La loro tristezza sarà a poco a poco diradata, sarà colmato il vuoto della loro solitudine nel colloquio con l'inaspettato e sconosciuto compagno di viaggio. Che vuoi dire? Che non basta, per vivere nella speranza, trovarci fra noi, piccole e fragili creature umane, esposte ai rischi di tutte le delusioni. La nostra speranza si fonda in Cristo. A una condizione: che crediamo che egli è veramente risorto, è vivo, è con noi. È lui che ci garantisce, con la speranza che nasce dal Vangelo (Col 1,23), contro il fallimento che incombe, più o meno consapevolmente, sull'animo di tanti giovani come un'oscura minaccia quando la vita è ridotta a ricerca di guadagno, di carriera, di piacere. Ma perché questo avvenga, è necessario che Cristo l'accettiamo, nella fede, come compagno del nostro cammino. Egli non può essere come l'aviatore considera il paracadute, “che si tiene sempre a portata di mano per il caso se ne avesse bisogno, sperando di non doversene mai servire” [C. Lewis]. I cristiani che la pensano così possono davvero divenire antipatici, poveri spegnitori, anziché apportatori di speranza. Ma questa è una caricatura del cristianesimo e della Chiesa. “L'hanno riconosciuto nello spezzare il pane”. Non è possibile comunicare veramente con Cristo, accoglierlo nell'eucaristia, come portatore di speranza e di vita, se non c'è comunione sincera, di amore e di opere, con i fratelli. Il nostro incontro con Cristo nell'eucaristia, ammonisce ancora Agostino, manca al suo scopo se non lo riconosciamo nel fratello bisognoso. “Ero forestiero e mi avete accolto”: proprio come fecero con quel forestiero i due che lo “costrinsero” a entrare con loro nella locanda per la cena.

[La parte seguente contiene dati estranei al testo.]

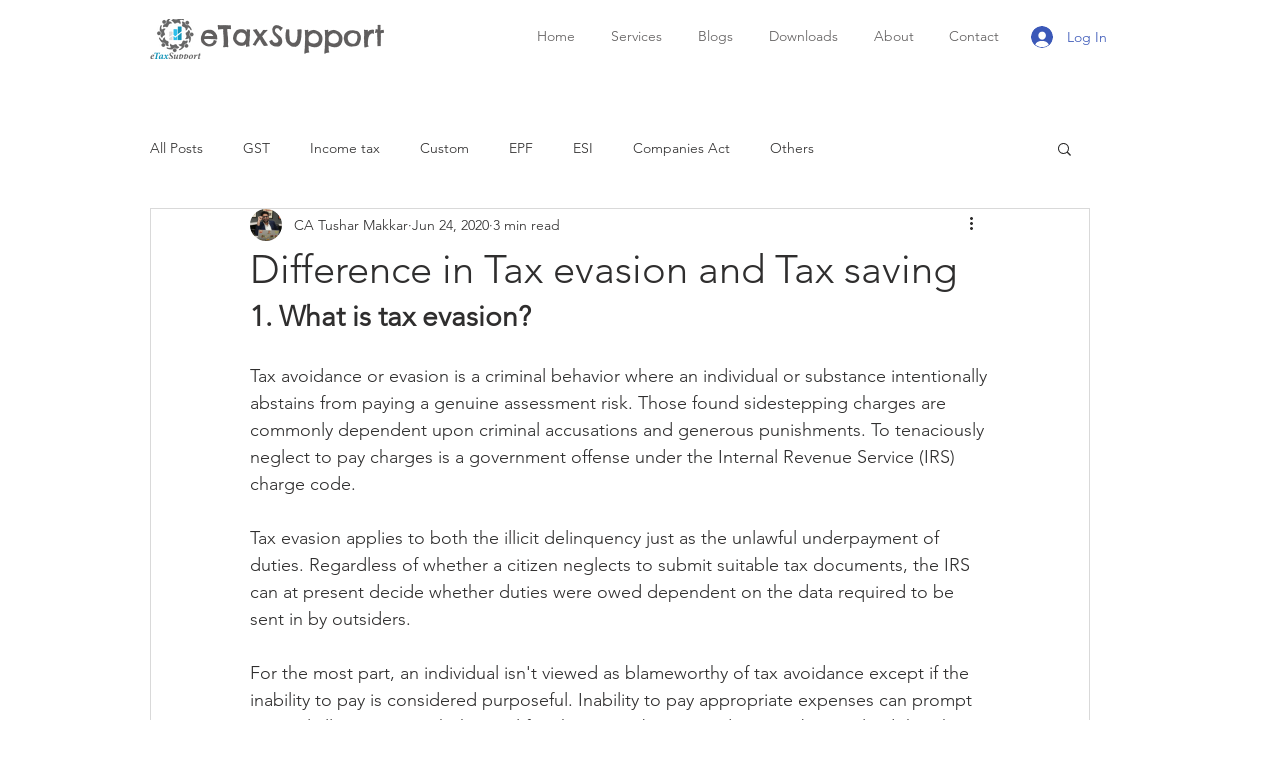

--- FILE ---
content_type: text/html; charset=utf-8
request_url: https://www.google.com/recaptcha/api2/aframe
body_size: 268
content:
<!DOCTYPE HTML><html><head><meta http-equiv="content-type" content="text/html; charset=UTF-8"></head><body><script nonce="MTadW3IA5_q3AFezKvb1EQ">/** Anti-fraud and anti-abuse applications only. See google.com/recaptcha */ try{var clients={'sodar':'https://pagead2.googlesyndication.com/pagead/sodar?'};window.addEventListener("message",function(a){try{if(a.source===window.parent){var b=JSON.parse(a.data);var c=clients[b['id']];if(c){var d=document.createElement('img');d.src=c+b['params']+'&rc='+(localStorage.getItem("rc::a")?sessionStorage.getItem("rc::b"):"");window.document.body.appendChild(d);sessionStorage.setItem("rc::e",parseInt(sessionStorage.getItem("rc::e")||0)+1);localStorage.setItem("rc::h",'1769191104065');}}}catch(b){}});window.parent.postMessage("_grecaptcha_ready", "*");}catch(b){}</script></body></html>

I cristiani irradiano speranza con la testimonianza di fede, senza dubbio; ma proprio questa testimonianza è fasulla se non si traduce nel dono di noi stessi ai fratelli, nella partecipazione al dolore di chi soffre, nell'avvicinamento di chi o è solo o emarginato, nella solidarietà con chi lotta per la giustizia e perché sia riconosciuta la dignità dell'uomo. Se noi vecchi dobbiamo resistere alla tentazione di ripiegarci su noi stessi, abbandonandoci a sterili nostalgie, voi giovani siete protesi verso il futuro che dovete costruire con le vostre mani, con il vostro cuore, con la vostra fede. Ricordando sempre che l'uomo non raggiunge la sua pienezza umana e definitiva nell'azione sociale e politica; che la Chiesa, proprio per recare il suo contributo all'avvento di un futuro più degno dell'uomo, deve proclamare con sempre maggior insistenza e vigore il regno di Dio.